Weight fluctuations in (deep) linear neural networks and a derivation of the inverse-variance flatness relation
This work offers theoretical insights into training dynamics for researchers in machine learning theory, but it is incremental as it builds on known observations in a simplified linear model.
The authors investigated weight fluctuations in underparameterized linear neural networks during stationary training, finding that in single-layer networks, weight fluctuations are anisotropic but experience an isotropic loss, while in two-layer networks, inter-layer coupling introduces anisotropy, leading to an inverse relationship between fluctuation variance and loss flatness. They provided an analytical derivation of this inverse variance-flatness relation in deep linear networks.
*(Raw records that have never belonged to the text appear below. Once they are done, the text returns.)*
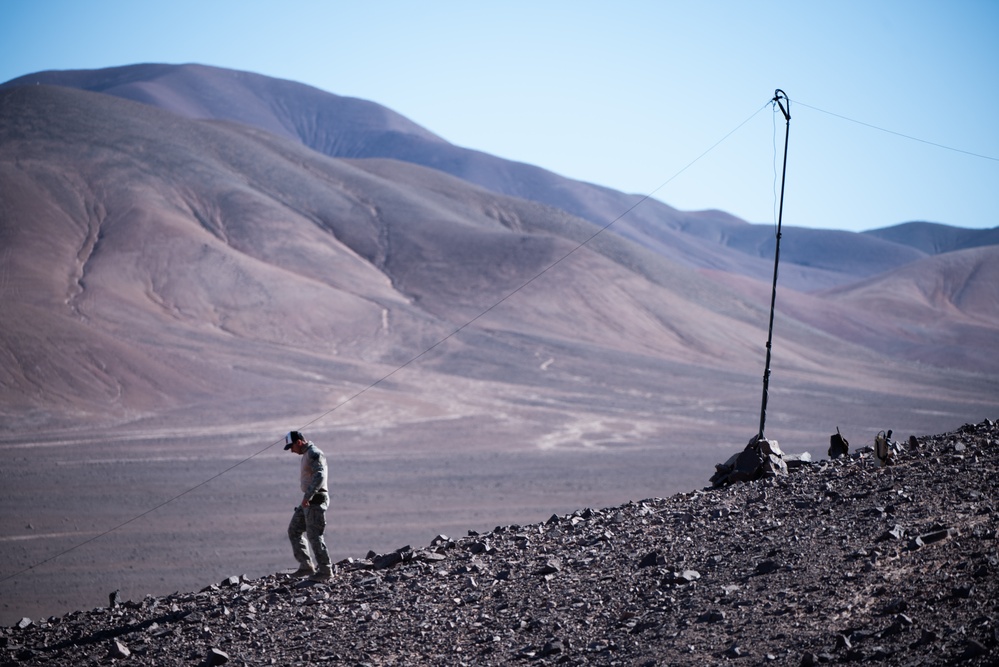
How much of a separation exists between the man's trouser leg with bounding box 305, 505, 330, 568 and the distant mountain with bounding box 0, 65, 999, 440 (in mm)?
27181

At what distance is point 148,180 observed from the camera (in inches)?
2569

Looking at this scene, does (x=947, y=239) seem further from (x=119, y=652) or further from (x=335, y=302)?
(x=119, y=652)

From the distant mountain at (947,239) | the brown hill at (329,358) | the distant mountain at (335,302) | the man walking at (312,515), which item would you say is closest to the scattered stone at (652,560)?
the man walking at (312,515)

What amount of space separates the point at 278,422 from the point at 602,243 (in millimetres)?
48956

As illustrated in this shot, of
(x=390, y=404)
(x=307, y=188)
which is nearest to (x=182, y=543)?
(x=390, y=404)

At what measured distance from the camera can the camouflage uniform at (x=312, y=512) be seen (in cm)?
991

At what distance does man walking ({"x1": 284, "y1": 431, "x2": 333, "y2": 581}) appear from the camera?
32.5 ft

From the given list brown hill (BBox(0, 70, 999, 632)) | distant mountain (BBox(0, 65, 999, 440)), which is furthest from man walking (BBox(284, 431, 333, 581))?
distant mountain (BBox(0, 65, 999, 440))

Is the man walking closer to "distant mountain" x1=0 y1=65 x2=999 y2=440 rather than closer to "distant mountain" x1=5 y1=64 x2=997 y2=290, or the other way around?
"distant mountain" x1=0 y1=65 x2=999 y2=440

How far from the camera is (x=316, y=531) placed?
9891 millimetres

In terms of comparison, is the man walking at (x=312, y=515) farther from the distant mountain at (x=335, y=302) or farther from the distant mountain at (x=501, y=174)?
the distant mountain at (x=501, y=174)

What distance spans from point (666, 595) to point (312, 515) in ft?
12.7

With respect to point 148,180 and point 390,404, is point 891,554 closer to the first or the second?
point 390,404

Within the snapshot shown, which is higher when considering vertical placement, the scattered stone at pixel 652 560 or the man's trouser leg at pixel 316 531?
the scattered stone at pixel 652 560
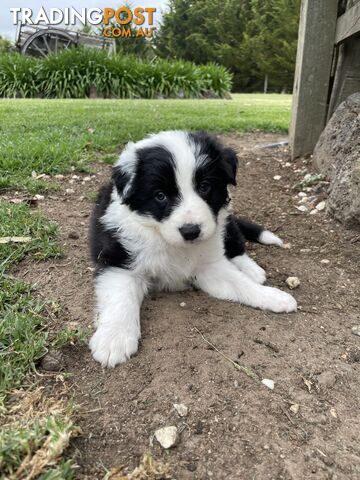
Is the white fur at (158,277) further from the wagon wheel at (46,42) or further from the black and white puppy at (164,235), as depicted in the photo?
the wagon wheel at (46,42)

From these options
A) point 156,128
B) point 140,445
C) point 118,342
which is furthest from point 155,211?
point 156,128

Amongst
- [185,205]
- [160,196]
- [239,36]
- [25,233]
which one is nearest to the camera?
[185,205]

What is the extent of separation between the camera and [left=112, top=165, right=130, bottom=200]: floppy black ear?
2.59 metres

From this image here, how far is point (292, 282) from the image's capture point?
2945 millimetres

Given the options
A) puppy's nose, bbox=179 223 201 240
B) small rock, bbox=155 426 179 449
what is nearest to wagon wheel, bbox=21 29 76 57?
puppy's nose, bbox=179 223 201 240

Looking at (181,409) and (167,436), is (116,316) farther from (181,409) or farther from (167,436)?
(167,436)

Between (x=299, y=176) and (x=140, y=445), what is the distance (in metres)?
3.68

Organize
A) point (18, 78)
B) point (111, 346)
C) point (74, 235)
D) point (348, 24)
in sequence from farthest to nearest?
point (18, 78), point (348, 24), point (74, 235), point (111, 346)

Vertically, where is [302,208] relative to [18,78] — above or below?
below

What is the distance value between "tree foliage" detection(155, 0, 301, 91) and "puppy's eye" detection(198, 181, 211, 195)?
124 feet

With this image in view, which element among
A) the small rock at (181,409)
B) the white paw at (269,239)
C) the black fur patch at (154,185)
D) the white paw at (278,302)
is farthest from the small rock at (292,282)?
the small rock at (181,409)

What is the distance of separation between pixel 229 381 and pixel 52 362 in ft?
2.56

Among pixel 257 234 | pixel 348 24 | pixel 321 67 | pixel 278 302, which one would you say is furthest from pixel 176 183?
pixel 321 67

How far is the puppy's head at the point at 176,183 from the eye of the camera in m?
2.38
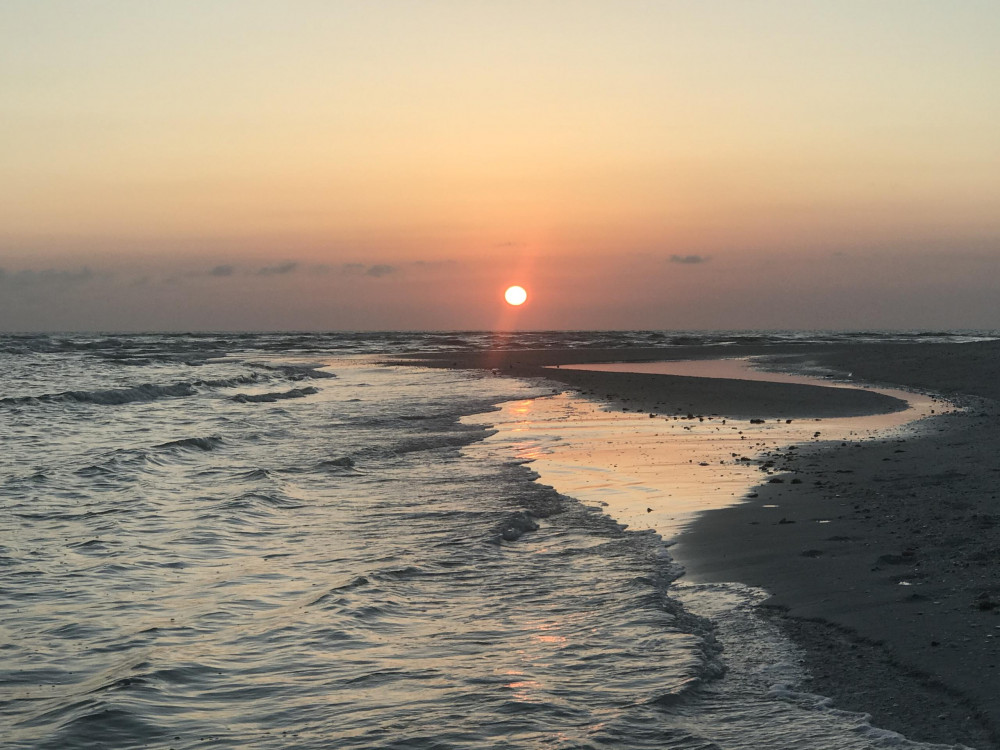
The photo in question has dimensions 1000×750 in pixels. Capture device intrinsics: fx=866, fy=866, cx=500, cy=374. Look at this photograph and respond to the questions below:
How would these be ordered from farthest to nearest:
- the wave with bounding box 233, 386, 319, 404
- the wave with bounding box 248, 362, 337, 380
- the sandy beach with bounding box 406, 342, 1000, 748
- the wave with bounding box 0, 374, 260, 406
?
1. the wave with bounding box 248, 362, 337, 380
2. the wave with bounding box 233, 386, 319, 404
3. the wave with bounding box 0, 374, 260, 406
4. the sandy beach with bounding box 406, 342, 1000, 748

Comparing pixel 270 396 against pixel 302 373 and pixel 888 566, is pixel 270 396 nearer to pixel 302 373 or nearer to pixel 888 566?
pixel 302 373

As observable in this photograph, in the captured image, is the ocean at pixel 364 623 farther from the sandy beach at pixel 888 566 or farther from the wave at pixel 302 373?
the wave at pixel 302 373

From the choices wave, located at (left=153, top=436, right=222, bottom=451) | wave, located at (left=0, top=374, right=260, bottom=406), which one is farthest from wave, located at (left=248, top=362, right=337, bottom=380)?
wave, located at (left=153, top=436, right=222, bottom=451)

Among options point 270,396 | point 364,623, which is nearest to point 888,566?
point 364,623

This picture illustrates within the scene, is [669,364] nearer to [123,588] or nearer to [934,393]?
[934,393]

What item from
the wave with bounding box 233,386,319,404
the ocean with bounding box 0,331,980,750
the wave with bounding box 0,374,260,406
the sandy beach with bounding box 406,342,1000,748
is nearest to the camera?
the ocean with bounding box 0,331,980,750

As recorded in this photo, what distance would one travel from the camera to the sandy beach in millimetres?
5773

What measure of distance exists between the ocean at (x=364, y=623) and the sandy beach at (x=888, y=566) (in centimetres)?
35

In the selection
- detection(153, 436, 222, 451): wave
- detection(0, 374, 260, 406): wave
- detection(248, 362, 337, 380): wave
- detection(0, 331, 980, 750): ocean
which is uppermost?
detection(248, 362, 337, 380): wave

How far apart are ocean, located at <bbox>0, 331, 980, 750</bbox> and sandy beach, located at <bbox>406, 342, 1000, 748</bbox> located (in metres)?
0.35

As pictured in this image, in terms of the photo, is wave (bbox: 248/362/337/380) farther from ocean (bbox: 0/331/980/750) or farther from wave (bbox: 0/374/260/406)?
ocean (bbox: 0/331/980/750)

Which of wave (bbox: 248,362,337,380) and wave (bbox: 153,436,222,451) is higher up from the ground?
wave (bbox: 248,362,337,380)

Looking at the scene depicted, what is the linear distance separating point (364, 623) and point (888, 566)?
5127 millimetres

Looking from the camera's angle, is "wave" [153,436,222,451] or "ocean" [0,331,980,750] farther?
"wave" [153,436,222,451]
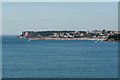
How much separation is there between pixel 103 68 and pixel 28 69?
22.3 feet

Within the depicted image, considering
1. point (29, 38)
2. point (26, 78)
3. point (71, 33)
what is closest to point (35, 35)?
point (29, 38)

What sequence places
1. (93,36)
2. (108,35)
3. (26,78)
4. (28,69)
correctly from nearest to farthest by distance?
(26,78)
(28,69)
(108,35)
(93,36)

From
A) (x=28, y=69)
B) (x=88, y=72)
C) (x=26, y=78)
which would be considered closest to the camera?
(x=26, y=78)

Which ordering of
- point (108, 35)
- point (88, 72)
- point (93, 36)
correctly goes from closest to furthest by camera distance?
point (88, 72) → point (108, 35) → point (93, 36)

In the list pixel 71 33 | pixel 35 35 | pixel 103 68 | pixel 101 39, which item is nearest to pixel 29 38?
pixel 35 35

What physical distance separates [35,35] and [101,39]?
27672 millimetres

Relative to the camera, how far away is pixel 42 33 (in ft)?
528

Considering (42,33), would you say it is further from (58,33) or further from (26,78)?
(26,78)

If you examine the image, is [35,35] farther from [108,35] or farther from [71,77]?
[71,77]

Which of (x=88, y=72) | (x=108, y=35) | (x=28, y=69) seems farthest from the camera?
(x=108, y=35)

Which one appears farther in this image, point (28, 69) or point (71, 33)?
point (71, 33)

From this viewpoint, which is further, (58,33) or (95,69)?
(58,33)

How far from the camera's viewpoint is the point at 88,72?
1535 inches

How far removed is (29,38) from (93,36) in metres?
21.8
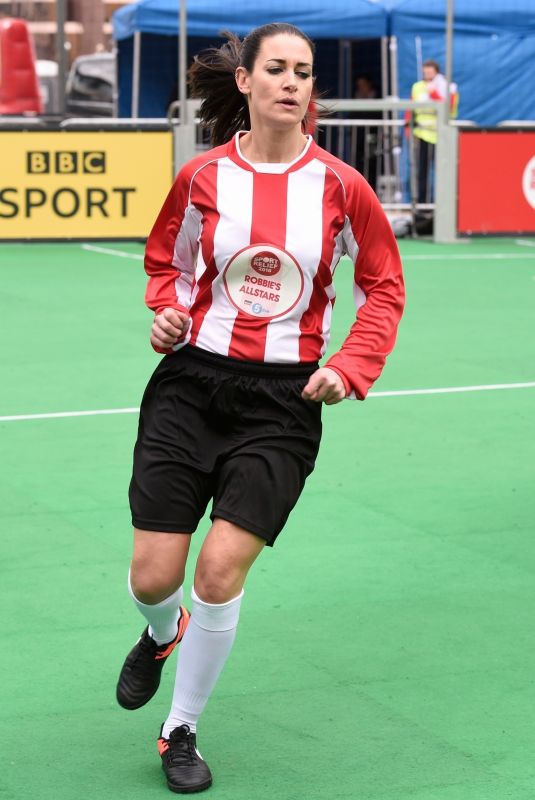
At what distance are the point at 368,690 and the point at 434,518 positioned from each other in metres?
2.14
We investigate the stationary (late-time) training regime of single- and two-layer underparameterized linear neural networks within the continuum limit of stochastic gradient descent (SGD) for synthetic Gaussian data. In the case of a single-layer network in the weakly underparameterized regime, the spectrum of the noise covariance matrix deviates notably from the Hessian, which can be attributed to the broken detailed balance of SGD dynamics. The weight fluctuations are in this case generally anisotropic, but effectively experience an isotropic loss. For an underparameterized two-layer network, we describe the stochastic dynamics of the weights in each layer and analyze the associated stationary covariances. We identify the inter-layer coupling as a distinct source of anisotropy for the weight fluctuations. In contrast to the single-layer case, the weight fluctuations are effectively subject to an anisotropic loss, the flatness of which is inversely related to the fluctuation variance. We thereby provide an analytical derivation of the recently observed inverse variance-flatness relation in a model of a deep linear neural network.